> [Provided material]
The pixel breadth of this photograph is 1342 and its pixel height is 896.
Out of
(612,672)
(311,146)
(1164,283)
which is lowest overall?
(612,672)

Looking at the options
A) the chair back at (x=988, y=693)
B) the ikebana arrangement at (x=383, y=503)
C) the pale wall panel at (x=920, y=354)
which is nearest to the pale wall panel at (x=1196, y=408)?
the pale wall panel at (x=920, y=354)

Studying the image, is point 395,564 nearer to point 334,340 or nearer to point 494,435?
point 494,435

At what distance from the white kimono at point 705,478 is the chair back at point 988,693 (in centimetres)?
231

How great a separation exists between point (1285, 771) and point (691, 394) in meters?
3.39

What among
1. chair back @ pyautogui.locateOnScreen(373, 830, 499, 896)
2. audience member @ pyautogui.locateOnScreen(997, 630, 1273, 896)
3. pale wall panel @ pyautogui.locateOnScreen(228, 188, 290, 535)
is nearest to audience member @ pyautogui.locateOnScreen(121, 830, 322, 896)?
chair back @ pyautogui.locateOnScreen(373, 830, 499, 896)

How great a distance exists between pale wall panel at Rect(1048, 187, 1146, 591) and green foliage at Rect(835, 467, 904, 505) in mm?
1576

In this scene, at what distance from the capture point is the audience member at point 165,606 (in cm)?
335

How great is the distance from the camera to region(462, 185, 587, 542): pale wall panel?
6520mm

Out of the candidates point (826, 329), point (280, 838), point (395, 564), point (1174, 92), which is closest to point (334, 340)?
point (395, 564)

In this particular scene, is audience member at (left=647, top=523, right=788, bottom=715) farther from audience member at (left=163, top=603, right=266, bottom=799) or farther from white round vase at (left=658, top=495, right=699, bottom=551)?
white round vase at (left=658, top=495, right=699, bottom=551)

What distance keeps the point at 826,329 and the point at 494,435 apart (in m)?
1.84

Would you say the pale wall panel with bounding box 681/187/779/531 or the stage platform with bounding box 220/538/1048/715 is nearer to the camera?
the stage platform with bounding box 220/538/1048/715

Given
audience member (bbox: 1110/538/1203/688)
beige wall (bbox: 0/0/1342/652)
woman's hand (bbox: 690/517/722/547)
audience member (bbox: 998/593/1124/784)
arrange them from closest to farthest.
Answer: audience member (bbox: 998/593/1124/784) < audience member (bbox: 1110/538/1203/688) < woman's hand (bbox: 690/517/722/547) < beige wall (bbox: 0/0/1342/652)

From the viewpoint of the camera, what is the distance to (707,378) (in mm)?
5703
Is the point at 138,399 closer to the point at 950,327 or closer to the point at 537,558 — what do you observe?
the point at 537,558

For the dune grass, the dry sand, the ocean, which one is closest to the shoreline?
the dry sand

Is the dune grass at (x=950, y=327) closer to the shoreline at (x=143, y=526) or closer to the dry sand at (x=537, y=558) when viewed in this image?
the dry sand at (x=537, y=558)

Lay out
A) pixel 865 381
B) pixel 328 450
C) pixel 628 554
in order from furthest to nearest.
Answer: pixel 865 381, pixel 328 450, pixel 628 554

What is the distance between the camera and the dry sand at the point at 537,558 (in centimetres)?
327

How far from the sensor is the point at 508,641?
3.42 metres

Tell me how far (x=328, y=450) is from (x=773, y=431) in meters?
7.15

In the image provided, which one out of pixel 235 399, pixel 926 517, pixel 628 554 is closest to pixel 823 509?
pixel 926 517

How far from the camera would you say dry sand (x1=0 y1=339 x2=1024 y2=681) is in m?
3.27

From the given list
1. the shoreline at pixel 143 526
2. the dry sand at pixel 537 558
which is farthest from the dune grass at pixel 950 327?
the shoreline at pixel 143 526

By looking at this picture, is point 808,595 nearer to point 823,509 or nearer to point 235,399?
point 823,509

> [Goal] Quote the material verbatim from the line containing "In the image" through the last line of the material.

> [Exercise response]
In the image provided, which one out of pixel 235 399, pixel 926 517, pixel 628 554 is closest to pixel 823 509?
pixel 926 517

How far from the camera would you say dry sand (x1=0 y1=339 x2=1024 y2=681) is in m?
3.27

From the given list
1. the shoreline at pixel 143 526
2. the dry sand at pixel 537 558
which is farthest from the dune grass at pixel 950 327?
the shoreline at pixel 143 526

By looking at this picture, is point 808,595 nearer to point 823,509 or nearer to point 235,399?
point 823,509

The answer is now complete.